Today's story about the plan to close the Riverside Avenue Post Office and relocate in a smaller building downtown provokes this question:
How will this affect your regular life? As a business person, what's the impact? As a regular or occasional user, how does it change things for you?
The justification for the move is clear; the US Postal Service doesn't need that much space, especially after sending the carriers who use it to another office.

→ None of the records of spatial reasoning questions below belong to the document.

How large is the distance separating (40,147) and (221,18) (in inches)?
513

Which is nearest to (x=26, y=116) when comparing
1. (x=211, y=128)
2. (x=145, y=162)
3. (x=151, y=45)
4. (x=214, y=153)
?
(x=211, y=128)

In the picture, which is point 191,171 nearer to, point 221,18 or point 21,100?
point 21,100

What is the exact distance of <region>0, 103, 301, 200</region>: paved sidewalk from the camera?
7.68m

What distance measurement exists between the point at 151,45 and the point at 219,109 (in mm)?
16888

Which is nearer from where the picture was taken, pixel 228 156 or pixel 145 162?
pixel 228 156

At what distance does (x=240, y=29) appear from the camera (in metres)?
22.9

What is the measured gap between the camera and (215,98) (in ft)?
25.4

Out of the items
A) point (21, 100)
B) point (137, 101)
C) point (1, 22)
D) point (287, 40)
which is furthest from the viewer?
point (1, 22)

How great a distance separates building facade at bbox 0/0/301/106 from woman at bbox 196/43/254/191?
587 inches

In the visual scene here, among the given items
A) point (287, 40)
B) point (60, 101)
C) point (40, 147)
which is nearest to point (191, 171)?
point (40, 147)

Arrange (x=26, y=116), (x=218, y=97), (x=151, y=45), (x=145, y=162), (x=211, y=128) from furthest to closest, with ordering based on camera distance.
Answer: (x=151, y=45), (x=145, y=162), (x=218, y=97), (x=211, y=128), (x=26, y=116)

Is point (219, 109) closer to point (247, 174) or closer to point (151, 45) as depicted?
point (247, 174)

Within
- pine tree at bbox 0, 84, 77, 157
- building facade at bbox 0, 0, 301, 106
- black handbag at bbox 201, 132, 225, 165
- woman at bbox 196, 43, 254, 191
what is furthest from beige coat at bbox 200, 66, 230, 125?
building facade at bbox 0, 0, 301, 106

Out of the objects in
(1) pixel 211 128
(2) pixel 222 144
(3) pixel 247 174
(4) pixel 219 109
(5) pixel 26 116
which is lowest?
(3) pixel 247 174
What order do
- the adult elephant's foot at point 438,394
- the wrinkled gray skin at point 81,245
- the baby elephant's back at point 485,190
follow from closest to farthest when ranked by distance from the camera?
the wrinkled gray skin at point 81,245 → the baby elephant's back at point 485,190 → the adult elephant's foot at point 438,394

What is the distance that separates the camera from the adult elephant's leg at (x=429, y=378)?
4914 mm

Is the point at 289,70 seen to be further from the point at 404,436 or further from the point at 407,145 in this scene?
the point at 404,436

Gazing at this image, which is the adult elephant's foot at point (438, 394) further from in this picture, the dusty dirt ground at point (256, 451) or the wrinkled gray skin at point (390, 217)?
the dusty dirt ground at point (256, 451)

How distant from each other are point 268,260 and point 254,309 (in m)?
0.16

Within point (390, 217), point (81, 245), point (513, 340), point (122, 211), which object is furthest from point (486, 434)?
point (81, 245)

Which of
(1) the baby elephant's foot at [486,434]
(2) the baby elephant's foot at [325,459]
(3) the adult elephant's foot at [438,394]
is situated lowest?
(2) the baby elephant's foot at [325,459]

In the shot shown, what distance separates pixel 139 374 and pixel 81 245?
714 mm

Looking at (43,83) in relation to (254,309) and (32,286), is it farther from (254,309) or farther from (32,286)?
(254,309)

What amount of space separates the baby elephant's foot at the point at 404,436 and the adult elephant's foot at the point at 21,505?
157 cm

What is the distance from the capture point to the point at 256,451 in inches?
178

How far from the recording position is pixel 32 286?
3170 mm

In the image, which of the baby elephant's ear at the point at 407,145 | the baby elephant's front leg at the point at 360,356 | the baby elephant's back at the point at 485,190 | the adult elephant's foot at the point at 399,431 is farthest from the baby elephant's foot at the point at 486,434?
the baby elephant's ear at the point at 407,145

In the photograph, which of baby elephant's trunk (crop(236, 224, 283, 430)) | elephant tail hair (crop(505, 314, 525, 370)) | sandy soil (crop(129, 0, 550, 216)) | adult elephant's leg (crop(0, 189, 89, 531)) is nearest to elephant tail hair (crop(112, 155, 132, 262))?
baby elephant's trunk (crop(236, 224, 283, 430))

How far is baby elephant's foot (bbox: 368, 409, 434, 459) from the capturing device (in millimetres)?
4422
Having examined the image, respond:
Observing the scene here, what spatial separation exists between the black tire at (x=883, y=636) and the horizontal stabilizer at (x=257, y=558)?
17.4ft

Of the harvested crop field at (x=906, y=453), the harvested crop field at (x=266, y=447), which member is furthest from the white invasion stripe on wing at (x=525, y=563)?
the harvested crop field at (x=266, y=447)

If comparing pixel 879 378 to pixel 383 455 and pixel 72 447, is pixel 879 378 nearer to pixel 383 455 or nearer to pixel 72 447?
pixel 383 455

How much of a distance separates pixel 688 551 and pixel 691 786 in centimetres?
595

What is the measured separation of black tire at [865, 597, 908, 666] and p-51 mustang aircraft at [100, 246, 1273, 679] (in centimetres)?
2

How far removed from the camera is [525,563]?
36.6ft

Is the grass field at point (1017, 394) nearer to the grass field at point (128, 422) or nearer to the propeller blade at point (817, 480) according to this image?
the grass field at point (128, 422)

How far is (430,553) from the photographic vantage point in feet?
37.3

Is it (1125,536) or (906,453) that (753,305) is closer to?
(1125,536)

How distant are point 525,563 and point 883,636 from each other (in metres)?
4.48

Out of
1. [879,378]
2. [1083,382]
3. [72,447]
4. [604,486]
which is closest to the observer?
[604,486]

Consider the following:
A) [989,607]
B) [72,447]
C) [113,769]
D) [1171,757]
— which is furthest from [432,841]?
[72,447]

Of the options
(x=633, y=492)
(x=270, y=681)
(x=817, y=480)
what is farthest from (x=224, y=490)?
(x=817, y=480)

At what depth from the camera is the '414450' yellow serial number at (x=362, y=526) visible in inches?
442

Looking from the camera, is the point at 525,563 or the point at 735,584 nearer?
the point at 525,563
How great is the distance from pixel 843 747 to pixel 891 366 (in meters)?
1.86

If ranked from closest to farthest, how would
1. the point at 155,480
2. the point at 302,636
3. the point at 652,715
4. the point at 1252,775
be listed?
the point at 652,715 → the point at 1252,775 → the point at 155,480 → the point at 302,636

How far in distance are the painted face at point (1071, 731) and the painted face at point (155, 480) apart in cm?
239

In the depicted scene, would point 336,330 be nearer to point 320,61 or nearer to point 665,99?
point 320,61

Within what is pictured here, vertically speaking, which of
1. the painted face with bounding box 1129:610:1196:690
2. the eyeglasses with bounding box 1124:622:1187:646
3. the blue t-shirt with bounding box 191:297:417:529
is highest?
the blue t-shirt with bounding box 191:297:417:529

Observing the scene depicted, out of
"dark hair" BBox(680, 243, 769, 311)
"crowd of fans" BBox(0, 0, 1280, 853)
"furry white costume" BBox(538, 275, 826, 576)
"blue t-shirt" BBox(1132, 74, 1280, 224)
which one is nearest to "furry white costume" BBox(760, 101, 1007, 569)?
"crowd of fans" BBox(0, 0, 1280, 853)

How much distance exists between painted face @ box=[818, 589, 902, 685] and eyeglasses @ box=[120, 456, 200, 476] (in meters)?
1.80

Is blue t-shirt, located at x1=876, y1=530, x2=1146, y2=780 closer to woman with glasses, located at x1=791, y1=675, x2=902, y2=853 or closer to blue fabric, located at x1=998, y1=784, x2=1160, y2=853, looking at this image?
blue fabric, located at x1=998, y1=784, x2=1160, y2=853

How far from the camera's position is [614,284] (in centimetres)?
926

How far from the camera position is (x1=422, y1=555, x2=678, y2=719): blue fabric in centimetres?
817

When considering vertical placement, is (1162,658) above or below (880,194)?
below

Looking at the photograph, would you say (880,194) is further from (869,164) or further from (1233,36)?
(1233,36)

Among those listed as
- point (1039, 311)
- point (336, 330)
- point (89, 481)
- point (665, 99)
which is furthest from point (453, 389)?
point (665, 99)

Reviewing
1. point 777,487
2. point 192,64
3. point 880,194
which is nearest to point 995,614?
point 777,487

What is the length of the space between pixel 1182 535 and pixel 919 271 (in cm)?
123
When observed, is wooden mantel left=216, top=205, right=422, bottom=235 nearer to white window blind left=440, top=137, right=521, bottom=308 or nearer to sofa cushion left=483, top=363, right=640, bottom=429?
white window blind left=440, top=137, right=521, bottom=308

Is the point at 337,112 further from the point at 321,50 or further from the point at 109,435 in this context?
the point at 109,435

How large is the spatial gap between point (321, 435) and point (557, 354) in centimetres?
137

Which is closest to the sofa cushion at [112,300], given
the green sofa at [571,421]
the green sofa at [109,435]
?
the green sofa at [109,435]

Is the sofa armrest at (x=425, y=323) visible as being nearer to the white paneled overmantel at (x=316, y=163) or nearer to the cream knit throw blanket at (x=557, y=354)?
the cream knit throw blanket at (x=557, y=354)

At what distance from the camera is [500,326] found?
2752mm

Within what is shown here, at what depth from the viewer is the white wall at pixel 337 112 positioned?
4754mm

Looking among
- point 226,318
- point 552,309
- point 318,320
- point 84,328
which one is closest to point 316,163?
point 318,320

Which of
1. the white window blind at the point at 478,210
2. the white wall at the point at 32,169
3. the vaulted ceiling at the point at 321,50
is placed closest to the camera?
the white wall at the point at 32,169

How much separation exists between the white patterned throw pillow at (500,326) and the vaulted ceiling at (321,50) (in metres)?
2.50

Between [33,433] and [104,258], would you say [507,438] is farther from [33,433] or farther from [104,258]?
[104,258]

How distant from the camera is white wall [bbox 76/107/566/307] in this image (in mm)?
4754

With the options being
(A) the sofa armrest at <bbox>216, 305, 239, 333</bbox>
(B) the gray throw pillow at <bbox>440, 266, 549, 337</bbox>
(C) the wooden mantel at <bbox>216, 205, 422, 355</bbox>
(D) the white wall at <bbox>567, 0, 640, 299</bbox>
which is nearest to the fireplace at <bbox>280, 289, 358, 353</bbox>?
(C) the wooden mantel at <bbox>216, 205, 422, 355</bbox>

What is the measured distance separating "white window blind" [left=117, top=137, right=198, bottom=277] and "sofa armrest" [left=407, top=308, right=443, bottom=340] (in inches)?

We found a few interesting tidbits while conducting research. One of the most interesting is this item found in the GSA archives of its historic buildings:
In additition to the ornate floors, the building contained a common feature in post offices of the era. The “sneak hole” was a specially constructed, enclosed gallery located above the postal workroom that allowed inspectors to secretly observe the actions of employees through strategically placed peep holes. The “sneak hole” is no longer in use today.
A news item this morning reports the possibility that a number of area (Eastern Washington, North Idaho) post offices could be closed.
Which leads to the question: what's the best next use for any of those buildings that
do might close?
Three Spokane area offices are on that possible list: those in Hillyard, in Dishman and Parkwater.
I'm eager to hear what you'd propose be the best next uses for those locations, assuming they could be converted.
No, not another Starbucks. My suggestion: Hillyard's post office becomes a guitar-making studio and woodworking shop.